Welcome to the forum!! I ride Paint/QH's.


----------



## tecara (Nov 28, 2011)

Michigan here as well... Just outside of Flint. Just recently getting back into horses and loving every minute of it... welcome to the forum...I just love it here hope you find it helpful as well!!!


----------



## AQHSam (Nov 23, 2011)

Welcome to the forum. I used to live in Michigan, now SW Missouri is my home. I have two horses, a sweet gentle and very kind and smart red dun QH and and nasty, stubborn, and mule-ish Halflinger.

hahahaha.

I lease the Halfie. She is a good pony, but she is not an affectionate horse, whereas my QH is pretty affectionate. He is happy to stand tied for grooming and pets and enjoys being ridden.

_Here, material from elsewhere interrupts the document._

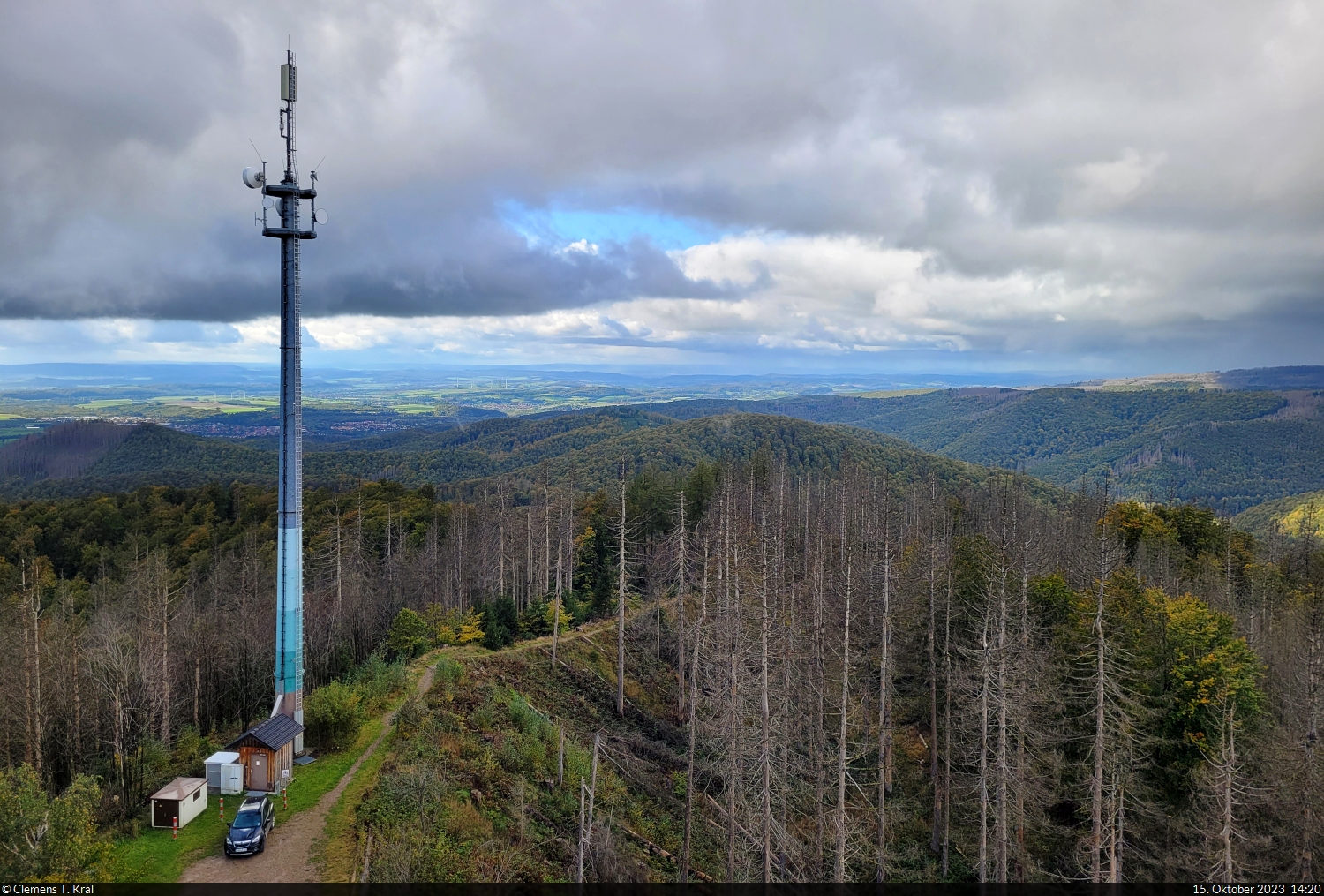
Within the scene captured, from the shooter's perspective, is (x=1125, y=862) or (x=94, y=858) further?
(x=1125, y=862)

The halfie, ugh. She tolerates all human contact and as soon as the halter is off she is GONE.

Good to meet you.


----------



## legyield768 (Jul 24, 2011)

Welcome, I'm also from Michigan, from the Oakland county area. I hope you enjoy the forum!
_Posted via Mobile Device_


----------



## HorseCourage (Feb 28, 2012)

Thanks ya'll. I'm from the St. Joseph area (Berrien County) and so far I have found the forum very helpful


----------



## LAhorses (Jan 5, 2012)

I am from the midland area and just getting into horses. We have a mustang and a quarter horse. They aren't happy right now because everything is a mud pit!!


----------



## CLaPorte432 (Jan 3, 2012)

Oh you guys aren't too far from me! I'm in Kalamazoo county.


----------



## tierneylove09 (Mar 4, 2012)

Hi there! I'm from Michigan also, north west oakland county  Welcome!


----------